**SUPPLIED PASSAGE**.
To Infinity and Beyond

 

 

 

 

 

 

 

 

 

I felt it the first time a couple of weeks ago.  It was only a three mile run along a dirt road, actually the same route as the slow team is doing, but I had dropped more than two minutes off of my best time.  More to the point, I felt good, certainly better than when I ran my previous best time.  I had felt the same way during a Nordic Track workout---I had crossed the half hour point at a solid pace and, as near as I could tell, only boredom would make me quit. 

The same week that my conditioning really started kicking in, the conditioning of the A-Team also started showing itself.  After a set of runs that were taking longer each time---I’m definitely running Siberians---we dropped three and a half minutes off of this season’s best time for running our seven mile route.  It wasn’t just a good time for this year, it’s been three years since we ran that route that fast and at that time all my eleven year olds were eight, my nine year olds were six, and Prudhoe and Kennicott were just three.

The next two dogs’ runs, both seven milers, were mediocre, but then we changed routes and extended the run to 9.4 miles and 530’ gross vertical.  Just before we turned around, Jake---he was leading with Shoshone---was looking back like, “When is this going to end?” Throughout his life, Jake has never balked at running---letting wildlife distract him when he got tired, that’s another story.  I knew he had the mileage to do the long route, so I was concerned that something was wrong.  As it ended up, he ran fine all the way back and I was quite pleased with our overall time and speed.  Perhaps old age and a little wisdom are getting in there with his work ethic.

(Collected data entries)
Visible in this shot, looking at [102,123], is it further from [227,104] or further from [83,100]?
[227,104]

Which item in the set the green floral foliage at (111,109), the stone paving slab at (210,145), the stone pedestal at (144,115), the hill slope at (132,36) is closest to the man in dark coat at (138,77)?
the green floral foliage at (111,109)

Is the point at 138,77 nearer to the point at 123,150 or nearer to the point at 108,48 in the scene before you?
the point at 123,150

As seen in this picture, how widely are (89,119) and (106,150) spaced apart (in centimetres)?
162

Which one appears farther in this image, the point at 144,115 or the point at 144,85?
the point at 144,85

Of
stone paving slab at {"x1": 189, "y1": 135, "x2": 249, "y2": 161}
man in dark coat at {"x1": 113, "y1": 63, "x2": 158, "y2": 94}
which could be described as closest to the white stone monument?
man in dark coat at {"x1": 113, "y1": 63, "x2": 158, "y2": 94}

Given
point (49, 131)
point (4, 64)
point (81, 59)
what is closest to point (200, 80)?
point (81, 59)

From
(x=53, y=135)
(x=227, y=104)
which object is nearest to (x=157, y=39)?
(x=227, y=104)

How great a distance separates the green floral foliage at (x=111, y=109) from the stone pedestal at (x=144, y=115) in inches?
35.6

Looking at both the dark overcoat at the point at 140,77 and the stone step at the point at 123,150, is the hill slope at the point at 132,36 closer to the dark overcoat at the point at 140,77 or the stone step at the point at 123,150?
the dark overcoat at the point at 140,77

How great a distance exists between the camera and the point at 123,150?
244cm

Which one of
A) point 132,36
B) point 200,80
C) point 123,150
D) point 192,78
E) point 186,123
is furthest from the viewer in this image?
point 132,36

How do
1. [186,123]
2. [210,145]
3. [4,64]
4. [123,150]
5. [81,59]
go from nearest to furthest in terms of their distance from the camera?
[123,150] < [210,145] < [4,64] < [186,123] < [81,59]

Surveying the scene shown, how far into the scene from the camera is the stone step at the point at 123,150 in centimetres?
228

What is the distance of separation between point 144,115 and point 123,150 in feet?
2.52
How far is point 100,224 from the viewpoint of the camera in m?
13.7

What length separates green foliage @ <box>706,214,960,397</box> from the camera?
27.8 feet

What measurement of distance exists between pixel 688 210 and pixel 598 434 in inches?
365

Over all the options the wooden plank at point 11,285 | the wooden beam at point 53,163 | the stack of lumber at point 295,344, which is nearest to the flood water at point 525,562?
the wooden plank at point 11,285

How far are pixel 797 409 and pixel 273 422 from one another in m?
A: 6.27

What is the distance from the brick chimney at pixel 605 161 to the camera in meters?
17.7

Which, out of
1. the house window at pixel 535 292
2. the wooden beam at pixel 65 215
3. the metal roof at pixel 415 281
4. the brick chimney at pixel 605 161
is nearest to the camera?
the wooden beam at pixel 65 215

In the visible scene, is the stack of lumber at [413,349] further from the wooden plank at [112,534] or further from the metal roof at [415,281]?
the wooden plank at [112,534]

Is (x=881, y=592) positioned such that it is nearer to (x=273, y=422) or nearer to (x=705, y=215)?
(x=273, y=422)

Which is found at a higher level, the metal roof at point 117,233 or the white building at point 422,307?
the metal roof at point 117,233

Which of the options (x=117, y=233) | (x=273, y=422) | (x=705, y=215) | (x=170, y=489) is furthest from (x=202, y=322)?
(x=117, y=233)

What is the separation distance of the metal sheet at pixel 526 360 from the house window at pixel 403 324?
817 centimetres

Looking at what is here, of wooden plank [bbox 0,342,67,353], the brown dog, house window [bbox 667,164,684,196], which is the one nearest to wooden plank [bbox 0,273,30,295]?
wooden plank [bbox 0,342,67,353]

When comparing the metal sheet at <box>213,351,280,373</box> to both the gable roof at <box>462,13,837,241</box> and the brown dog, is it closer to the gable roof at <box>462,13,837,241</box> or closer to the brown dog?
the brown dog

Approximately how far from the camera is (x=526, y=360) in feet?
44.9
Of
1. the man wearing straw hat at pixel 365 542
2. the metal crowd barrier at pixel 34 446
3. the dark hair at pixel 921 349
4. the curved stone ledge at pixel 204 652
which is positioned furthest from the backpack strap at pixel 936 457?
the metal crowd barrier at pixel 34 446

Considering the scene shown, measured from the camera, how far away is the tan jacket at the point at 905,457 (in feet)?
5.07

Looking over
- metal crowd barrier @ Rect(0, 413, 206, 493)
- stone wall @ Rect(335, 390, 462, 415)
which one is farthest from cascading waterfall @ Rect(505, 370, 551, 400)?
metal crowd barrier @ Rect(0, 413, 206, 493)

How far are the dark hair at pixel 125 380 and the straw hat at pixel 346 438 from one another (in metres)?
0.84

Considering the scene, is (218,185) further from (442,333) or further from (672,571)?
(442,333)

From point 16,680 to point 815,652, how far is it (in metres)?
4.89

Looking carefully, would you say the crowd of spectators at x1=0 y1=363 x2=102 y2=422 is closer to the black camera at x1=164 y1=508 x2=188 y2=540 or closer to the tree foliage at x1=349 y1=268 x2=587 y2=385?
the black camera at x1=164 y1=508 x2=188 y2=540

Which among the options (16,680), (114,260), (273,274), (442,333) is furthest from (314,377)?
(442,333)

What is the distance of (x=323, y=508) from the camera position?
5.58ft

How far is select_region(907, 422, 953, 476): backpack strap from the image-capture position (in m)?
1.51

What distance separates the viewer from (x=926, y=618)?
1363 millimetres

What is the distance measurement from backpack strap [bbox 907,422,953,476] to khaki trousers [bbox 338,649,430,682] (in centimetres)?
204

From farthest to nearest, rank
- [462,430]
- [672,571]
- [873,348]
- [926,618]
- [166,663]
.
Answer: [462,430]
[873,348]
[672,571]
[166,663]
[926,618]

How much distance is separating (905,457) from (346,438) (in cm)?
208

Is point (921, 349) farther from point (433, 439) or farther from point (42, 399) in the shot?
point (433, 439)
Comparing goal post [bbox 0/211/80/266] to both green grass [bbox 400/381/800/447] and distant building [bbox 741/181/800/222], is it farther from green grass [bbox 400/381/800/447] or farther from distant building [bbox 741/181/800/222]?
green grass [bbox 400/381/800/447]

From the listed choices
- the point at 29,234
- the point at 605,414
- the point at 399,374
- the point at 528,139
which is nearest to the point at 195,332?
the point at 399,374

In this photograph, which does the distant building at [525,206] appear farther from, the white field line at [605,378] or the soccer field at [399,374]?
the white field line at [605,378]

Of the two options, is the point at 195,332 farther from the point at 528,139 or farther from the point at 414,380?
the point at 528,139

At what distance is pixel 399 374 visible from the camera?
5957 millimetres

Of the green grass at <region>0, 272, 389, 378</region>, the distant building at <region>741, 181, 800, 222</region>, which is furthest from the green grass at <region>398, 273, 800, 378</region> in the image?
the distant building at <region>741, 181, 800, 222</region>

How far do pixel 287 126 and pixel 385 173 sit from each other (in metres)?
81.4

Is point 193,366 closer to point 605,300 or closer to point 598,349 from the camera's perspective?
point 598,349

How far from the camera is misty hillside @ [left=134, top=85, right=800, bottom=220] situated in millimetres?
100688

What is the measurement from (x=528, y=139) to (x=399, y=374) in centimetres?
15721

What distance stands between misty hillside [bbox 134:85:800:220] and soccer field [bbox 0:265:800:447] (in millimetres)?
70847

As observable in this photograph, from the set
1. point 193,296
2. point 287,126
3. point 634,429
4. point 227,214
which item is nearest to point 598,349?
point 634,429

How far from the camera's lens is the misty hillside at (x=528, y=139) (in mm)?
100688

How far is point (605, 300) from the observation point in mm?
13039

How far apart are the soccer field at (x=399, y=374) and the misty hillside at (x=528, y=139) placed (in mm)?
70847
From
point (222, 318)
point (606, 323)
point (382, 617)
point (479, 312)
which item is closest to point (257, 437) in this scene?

**BRIEF**.
In the account of training with the dog team, how long was the extended route they switched to? These entries have no connection to the text.

**RESULT FOR THIS EXERCISE**.
It was 9.4 miles, with 530 feet of gross vertical.